Page:
— Begin —
Pasture for life

Cowgirl

Member
Livestock Farmer
Location
Ayrshire
But the tactical feeding of supplementary feeds at certain times could save a significant amount of time in the time taken to finish. It can have a big effect on the amount of conserved grass needed and can help compensate for variations in roughage quality and availability. It can allow cattle to be marketed at an earlier date if market prices and demand dictate.

Supplementary feeding to meet the above objectives is completely different to mainly grain diets, and I can't see why anyone would want to deny themselves its use. A sound motto in farming is always to allow yourself as much flexibility as possible. And don't forget that cereals are grasses.
All true and perfectly fine if that's what suits your business, but for us 100% pasture fed for life is a good marketing tool and suits the cattle we have as they do not need grain - it's only what we would be doing anyway. No-one is forcing you or anyone else to do anything you don't want to do. Technically you are correct that cereals are grasses, but they are very different from a nutritional perspective.
 
But the tactical feeding of supplementary feeds at certain times could save a significant amount of time in the time taken to finish. It can have a big effect on the amount of conserved grass needed and can help compensate for variations in roughage quality and availability. It can allow cattle to be marketed at an earlier date if market prices and demand dictate.

Supplementary feeding to meet the above objectives is completely different to mainly grain diets, and I can't see why anyone would want to deny themselves its use. A sound motto in farming is always to allow yourself as much flexibility as possible. And don't forget that cereals are grasses.
Your talking as if this is being imposed on everyone, it's not, it's a choice and works extremely well for a lot of producers. I'd be all over it if I could change my (similar to your) mindset of the "need" to feed some concentrate, hopefully by the spring. But well done @Cowgirl for your knowledge, enthusiasm and desire not to be a "sheep".
— End —
Tasks and exercises:
(a) Return the passage from the pasture-for-life thread, starting at "All true and" and ending at "a nutritional perspective.".
(b) What does the pasture-for-life thread call a sound motto in farming?

Supplied data:
— Begin —
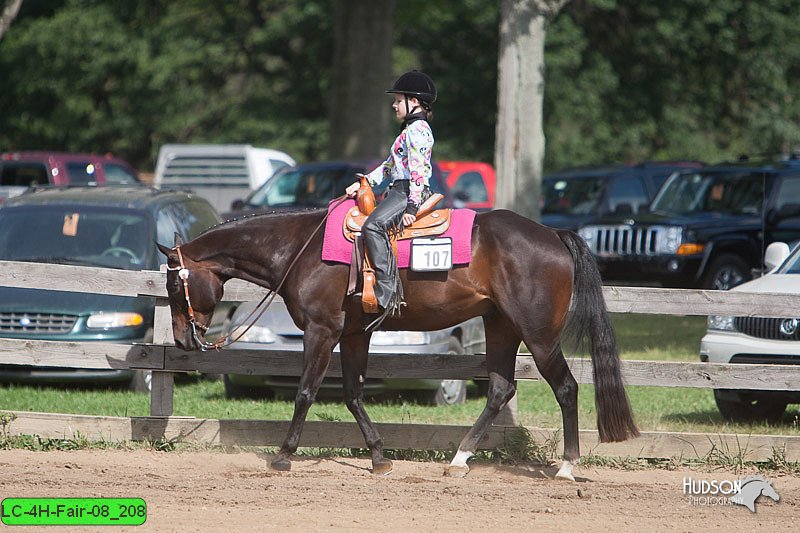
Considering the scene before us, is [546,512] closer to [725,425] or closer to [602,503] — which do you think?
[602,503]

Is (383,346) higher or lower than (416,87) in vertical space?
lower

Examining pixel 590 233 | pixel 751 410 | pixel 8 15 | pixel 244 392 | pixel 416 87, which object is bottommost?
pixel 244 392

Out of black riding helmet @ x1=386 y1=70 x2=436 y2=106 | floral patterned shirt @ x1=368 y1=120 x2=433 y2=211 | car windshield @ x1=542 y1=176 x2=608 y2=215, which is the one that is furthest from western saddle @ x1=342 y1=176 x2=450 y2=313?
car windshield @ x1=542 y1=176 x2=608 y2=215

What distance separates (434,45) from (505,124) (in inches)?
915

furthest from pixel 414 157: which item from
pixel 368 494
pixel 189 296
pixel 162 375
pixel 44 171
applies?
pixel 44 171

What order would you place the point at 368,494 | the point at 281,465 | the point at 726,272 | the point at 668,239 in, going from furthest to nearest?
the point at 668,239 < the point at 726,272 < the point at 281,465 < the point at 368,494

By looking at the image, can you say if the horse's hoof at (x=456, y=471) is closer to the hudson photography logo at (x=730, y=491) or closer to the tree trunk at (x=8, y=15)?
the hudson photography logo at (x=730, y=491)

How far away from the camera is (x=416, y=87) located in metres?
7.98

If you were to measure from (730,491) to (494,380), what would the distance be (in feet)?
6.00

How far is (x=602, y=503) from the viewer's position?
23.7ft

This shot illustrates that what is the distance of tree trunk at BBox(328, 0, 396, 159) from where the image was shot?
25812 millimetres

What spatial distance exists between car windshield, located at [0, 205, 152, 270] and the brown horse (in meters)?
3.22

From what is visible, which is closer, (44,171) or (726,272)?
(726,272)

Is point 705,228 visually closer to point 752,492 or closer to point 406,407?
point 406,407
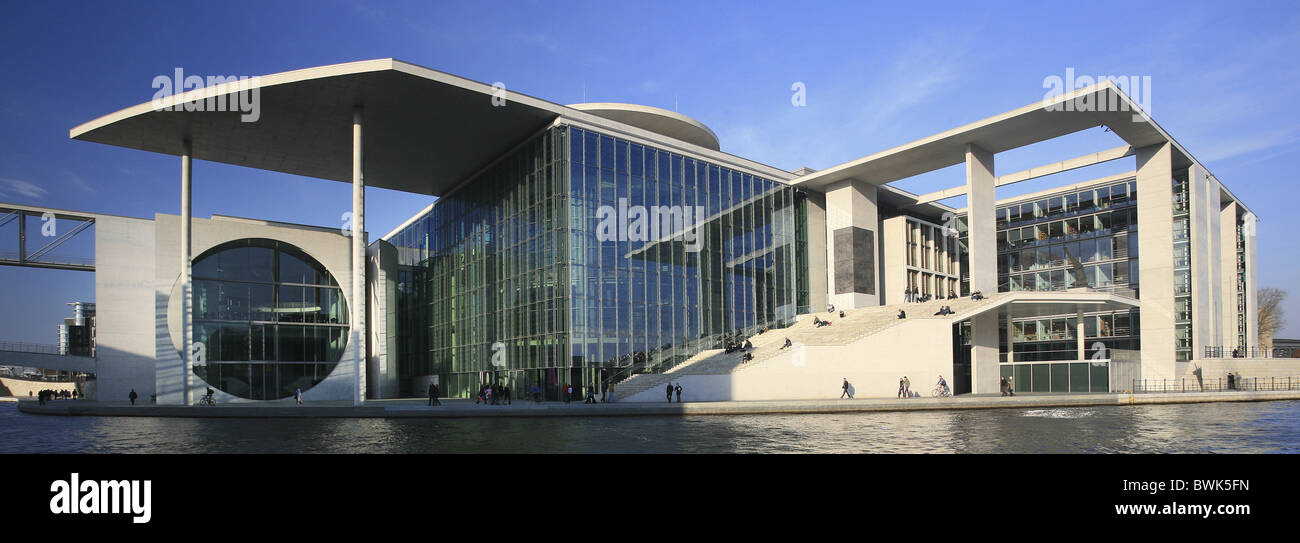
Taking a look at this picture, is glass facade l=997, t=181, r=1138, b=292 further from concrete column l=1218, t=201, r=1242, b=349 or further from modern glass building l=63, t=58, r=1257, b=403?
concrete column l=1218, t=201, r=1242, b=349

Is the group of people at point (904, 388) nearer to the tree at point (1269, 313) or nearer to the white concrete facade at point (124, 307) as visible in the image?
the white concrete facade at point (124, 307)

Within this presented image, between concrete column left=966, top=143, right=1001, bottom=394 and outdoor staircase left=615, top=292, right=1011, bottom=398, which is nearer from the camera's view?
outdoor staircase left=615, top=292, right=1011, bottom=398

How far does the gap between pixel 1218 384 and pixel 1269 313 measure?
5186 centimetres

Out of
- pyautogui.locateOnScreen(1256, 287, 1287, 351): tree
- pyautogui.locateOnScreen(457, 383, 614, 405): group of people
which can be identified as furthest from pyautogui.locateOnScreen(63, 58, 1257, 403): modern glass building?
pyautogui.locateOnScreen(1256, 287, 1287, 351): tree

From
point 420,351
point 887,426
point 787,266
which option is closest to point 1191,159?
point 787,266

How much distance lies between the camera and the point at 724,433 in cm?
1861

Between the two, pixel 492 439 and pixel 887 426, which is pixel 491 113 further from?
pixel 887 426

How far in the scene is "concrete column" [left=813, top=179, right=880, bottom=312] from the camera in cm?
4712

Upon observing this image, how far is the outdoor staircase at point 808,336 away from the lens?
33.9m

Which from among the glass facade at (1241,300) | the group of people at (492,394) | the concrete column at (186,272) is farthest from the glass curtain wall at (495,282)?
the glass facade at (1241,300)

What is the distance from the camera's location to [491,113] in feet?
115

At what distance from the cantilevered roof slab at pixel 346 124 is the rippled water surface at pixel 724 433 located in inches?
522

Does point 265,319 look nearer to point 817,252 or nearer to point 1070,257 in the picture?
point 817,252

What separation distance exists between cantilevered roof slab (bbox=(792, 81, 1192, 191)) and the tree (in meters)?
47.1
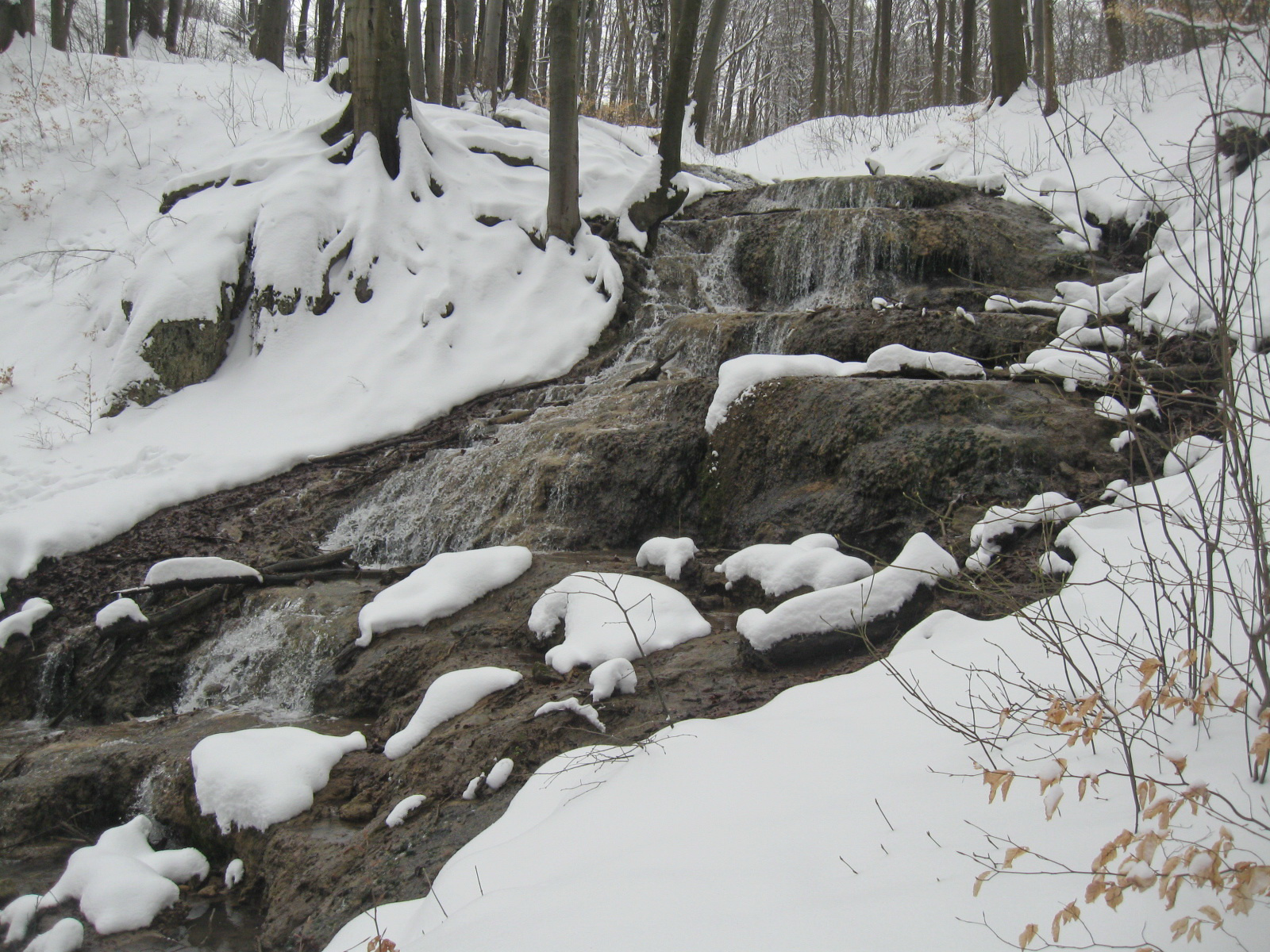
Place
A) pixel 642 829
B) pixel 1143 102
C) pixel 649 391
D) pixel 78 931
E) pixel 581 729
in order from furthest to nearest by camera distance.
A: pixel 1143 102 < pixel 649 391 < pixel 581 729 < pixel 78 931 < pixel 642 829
— End —
Answers below:
(a)
All true and perfectly fine if that's what suits your business, but for us 100% pasture fed for life is a good marketing tool and suits the cattle we have as they do not need grain - it's only what we would be doing anyway. No-one is forcing you or anyone else to do anything you don't want to do. Technically you are correct that cereals are grasses, but they are very different from a nutritional perspective.

(b) Always to allow yourself as much flexibility as possible.